Ann: Race Appoints George Clinical for Phase 1 Trial of RC220, page-129

May I ask what exactly you are looking for?

Bisantrene and humans really haven't changed that much.

By my count, there are 65 clinical trials that aren't going anywhere, and 2 clinical trials completed recently in extremely unwell patients. If you consider EMD AML as a solid tumor (and there are many publications in the literature that have stated and proved the similarities), a 7-day 250 mg/m2 dosing regimen of Bisantrene has achieved a response in 7/9 solid tumor metastatic AML patients in the 2 most recent clinical trials. These are the only solid tumor patients that have ever received a 7-day course of high dose Bisantrene (if you exclude the EMD AML patients that achieved responses in the historic literature - they didn't screen EMD AML well back then, so it's unknown how many had EMD AML and I couldn't run that analysis).

Below is how Bisantrene compares to other treatment combinations for R/R EMD AML.



Now, we can look at this in isolation and go, well, is that it? 9 patients? Who cares! But the history of Bisantrene has many instances of high disease control rates (CR + PR + SD) in refractory and metastatic difficult to treat patients at dosing regimens that are not optimal.

Here are three excellent examples with once every three week dosing regimens. Of the 90 evaluable patients included into these phase 2 clinical trials, there were 9 partial responses (10%). If we were following an anthracycline model, we would consider this a failure, but Bisantrene is not an anthracycline. What this data shows is that there is a huge number of patients that responded to the drug, and what I am suggesting is the dosing regimen was not adequate for the drug to work effectively. Had these patients received a similar dose to the EMD AML patients included in the most recent P2 AML trials, what would the response rate have been?

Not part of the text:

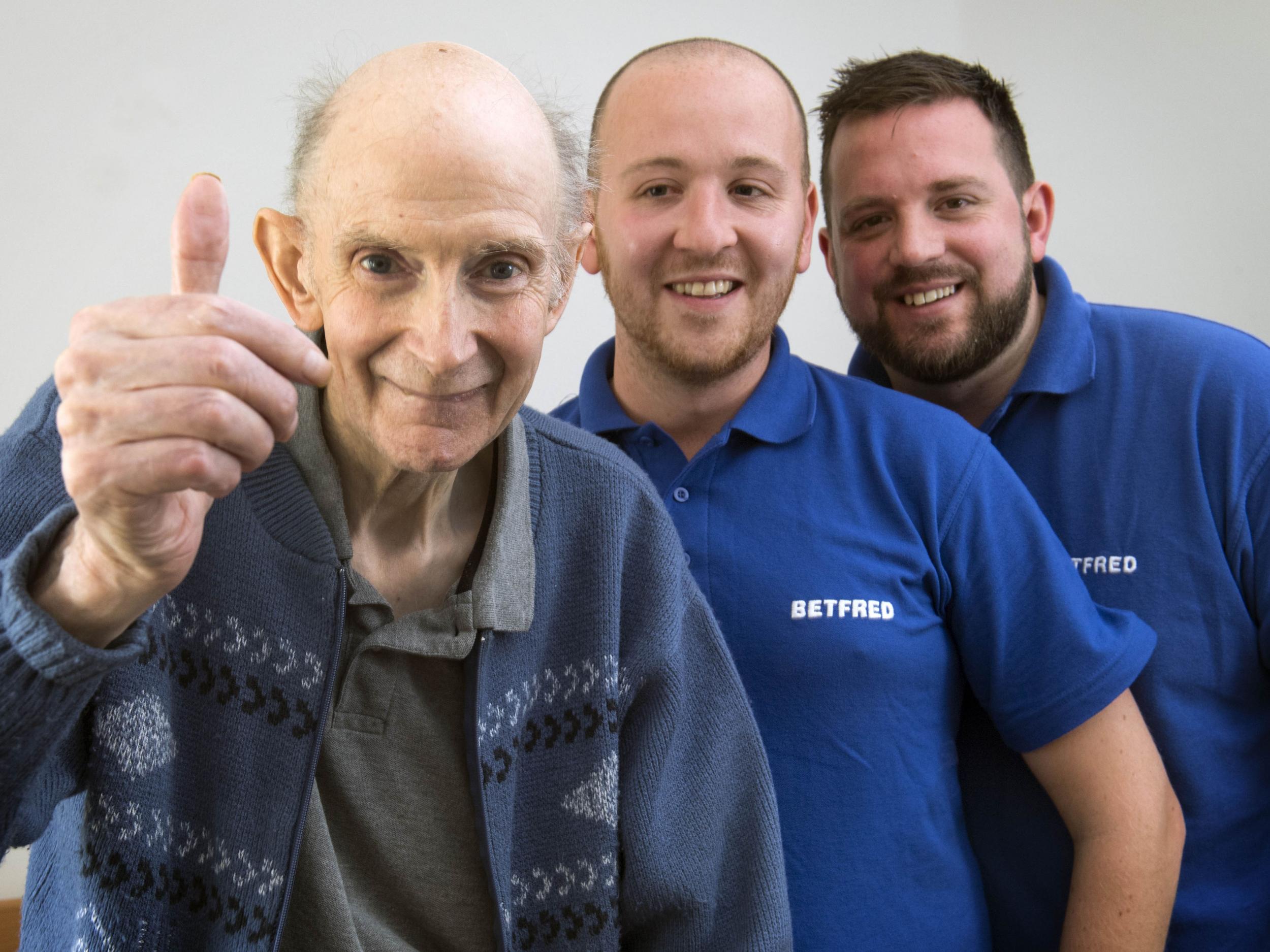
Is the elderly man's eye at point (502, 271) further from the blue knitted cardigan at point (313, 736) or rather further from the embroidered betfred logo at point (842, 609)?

Now, you could be shut-off from this because it happened so long ago, but when I see recent in vitro work completed by Oncolines, a preclinical program that has preceded multiple FDA approvals and confirmed multiple FDA labels, demonstrates Bisantrene is sensitive in almost 80% of cancer lines at clinically relevant doses, it is difficult not to get excited.



When you have done a full review of the literature, there are a lot of things that stick out. For me, there is a HUGE difference between the effects seen in vitro and what we can review in patients. However, this is not the case when a frequent, high-dose regimen is used. Even in AML, which has the best anti-cancer efficacy of any single agent therapy that I have found, Bisantrene is INEFFECTIVE at Q3W dosing. This paper isolated patients that had received P2 doses of 300 - 430 mg/m2 once every three weeks and only 1 / 19 (5%) responded. Quite literally, an increase from 5% CR to 50% CR with the correct dosing regimen.

Read the above section again and make sure it sinks in. Then read it once more.



Therefore, when I see the Bisantrene oncolines data and the in vitro work where Bisantrene is outperforming approved agents, and compare it to once every three week dosing where this is no efficacy and again to frequent high dosing where there is excellent efficacy, it's pretty bloody obvious that the drug was not used correctly.




Look very carefully at this data in hematological and metastatic solid-tumor-like-AML patients where the dose of Bisantrene reflects it's mechanism of action. It is exactly the same as what is happening in the in vitro models. So, when I look at the 60-70% disease control rates in metastatic solid tumor patients (above), I can't help but think that is a massive portion of patients that could have responded to Bisantrene had the drug been given appropriately.



Evaluating the P3 data from this perspective is why I am seeing things slightly differently to you.